Assigned task:
Whenever the string "Villa" turns up in a line of the data below, copy that line.

++++++++++++++++++++

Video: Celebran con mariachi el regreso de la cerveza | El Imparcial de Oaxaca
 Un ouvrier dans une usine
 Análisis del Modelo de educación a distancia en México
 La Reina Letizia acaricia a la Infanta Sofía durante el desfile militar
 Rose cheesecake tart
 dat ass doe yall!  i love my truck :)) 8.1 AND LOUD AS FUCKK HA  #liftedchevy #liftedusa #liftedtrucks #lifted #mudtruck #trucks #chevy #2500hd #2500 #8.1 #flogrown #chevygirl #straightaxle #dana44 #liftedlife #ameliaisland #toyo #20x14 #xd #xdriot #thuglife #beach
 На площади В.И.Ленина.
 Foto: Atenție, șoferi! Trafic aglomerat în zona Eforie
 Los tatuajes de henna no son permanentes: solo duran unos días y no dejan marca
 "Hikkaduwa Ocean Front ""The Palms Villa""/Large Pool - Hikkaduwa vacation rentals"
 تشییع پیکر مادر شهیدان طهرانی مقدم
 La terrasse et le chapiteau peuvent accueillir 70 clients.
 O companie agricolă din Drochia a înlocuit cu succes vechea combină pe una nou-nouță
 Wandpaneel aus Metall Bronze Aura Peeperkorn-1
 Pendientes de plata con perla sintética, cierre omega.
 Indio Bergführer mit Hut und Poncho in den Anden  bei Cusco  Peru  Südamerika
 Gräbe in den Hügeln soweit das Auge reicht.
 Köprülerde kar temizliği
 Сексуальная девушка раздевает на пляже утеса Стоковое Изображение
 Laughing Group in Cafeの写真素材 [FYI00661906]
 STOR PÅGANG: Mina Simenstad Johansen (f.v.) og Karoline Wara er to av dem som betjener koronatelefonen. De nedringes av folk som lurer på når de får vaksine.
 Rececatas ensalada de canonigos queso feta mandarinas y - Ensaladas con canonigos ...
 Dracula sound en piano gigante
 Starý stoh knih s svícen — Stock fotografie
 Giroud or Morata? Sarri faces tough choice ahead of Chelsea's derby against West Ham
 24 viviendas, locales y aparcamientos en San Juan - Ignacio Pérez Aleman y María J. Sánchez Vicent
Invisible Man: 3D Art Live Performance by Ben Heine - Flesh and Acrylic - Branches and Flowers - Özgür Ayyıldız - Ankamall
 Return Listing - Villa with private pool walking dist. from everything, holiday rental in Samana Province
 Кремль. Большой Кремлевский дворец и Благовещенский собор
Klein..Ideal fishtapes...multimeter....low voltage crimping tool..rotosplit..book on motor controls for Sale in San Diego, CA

++++++++++++++++++++

Result of this exercise:
 "Hikkaduwa Ocean Front ""The Palms Villa""/Large Pool - Hikkaduwa vacation rentals"
 Return Listing - Villa with private pool walking dist. from everything, holiday rental in Samana Province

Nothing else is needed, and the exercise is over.